Task description>
Repeat the line that contains "Pictured here, when" and all lines after it through the end, exactly as they are, minus the pictures.
---
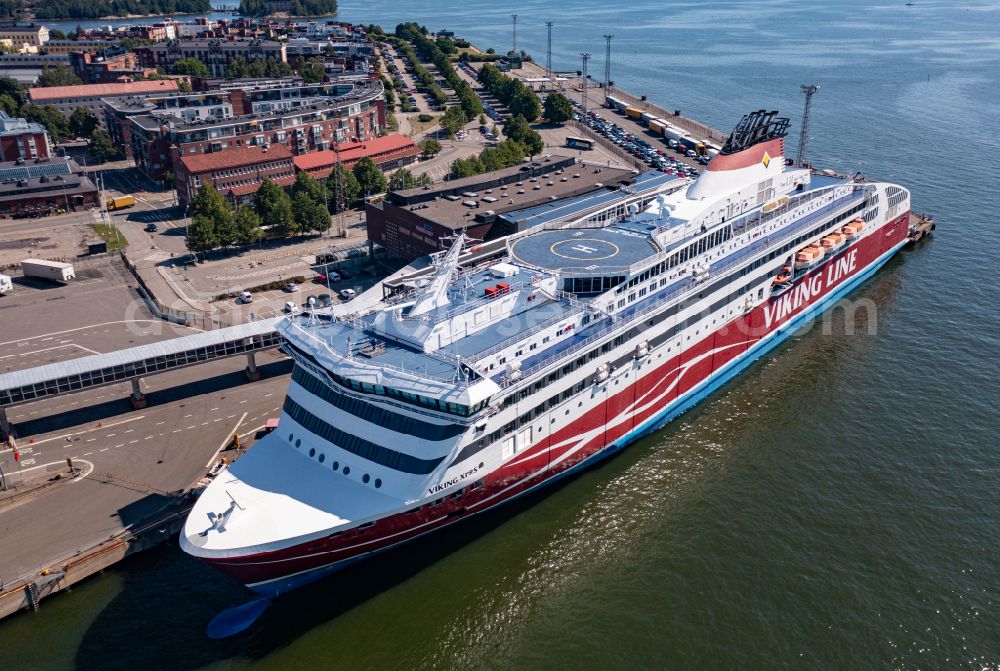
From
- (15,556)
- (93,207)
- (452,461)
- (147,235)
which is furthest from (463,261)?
(93,207)

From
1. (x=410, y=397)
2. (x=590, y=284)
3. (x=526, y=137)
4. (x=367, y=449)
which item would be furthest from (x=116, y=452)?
(x=526, y=137)

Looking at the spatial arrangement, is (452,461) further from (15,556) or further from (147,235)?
(147,235)

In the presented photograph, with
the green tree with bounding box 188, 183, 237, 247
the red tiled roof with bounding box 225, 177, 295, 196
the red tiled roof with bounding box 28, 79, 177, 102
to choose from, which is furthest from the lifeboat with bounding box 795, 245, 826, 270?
the red tiled roof with bounding box 28, 79, 177, 102

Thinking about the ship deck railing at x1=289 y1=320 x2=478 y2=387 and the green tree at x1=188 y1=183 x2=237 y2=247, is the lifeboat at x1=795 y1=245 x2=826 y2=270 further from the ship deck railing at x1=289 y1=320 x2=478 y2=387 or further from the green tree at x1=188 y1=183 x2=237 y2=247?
the green tree at x1=188 y1=183 x2=237 y2=247

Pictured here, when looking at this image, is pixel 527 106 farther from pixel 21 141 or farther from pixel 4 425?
pixel 4 425

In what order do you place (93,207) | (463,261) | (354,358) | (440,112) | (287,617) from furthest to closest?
(440,112)
(93,207)
(463,261)
(354,358)
(287,617)

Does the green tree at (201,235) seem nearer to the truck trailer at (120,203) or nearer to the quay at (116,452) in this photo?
the quay at (116,452)

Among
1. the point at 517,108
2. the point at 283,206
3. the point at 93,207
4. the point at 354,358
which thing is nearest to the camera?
the point at 354,358
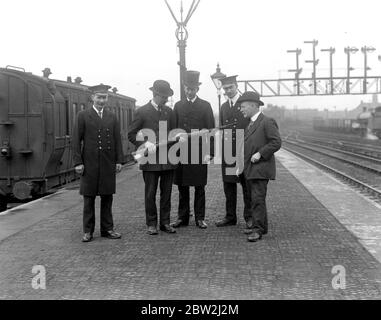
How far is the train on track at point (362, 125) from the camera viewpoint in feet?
---
Finished exercise>
Pictured here, when looking at this image, is pixel 527 106 farther from pixel 21 141 or farther from pixel 4 425?
pixel 4 425

In what order do you place (93,207) | (463,261) | (354,358) | (440,112) | (287,617) from furthest to closest?
(440,112)
(93,207)
(463,261)
(354,358)
(287,617)

Does the green tree at (201,235) seem nearer to the truck trailer at (120,203) or nearer to the quay at (116,452) in this photo?
the quay at (116,452)

Among
1. the point at 517,108
2. the point at 283,206
3. the point at 93,207
4. the point at 354,358
which thing is nearest to the camera?
the point at 354,358
How far is the train on track at point (362, 125) from the camera viewpoint in feet?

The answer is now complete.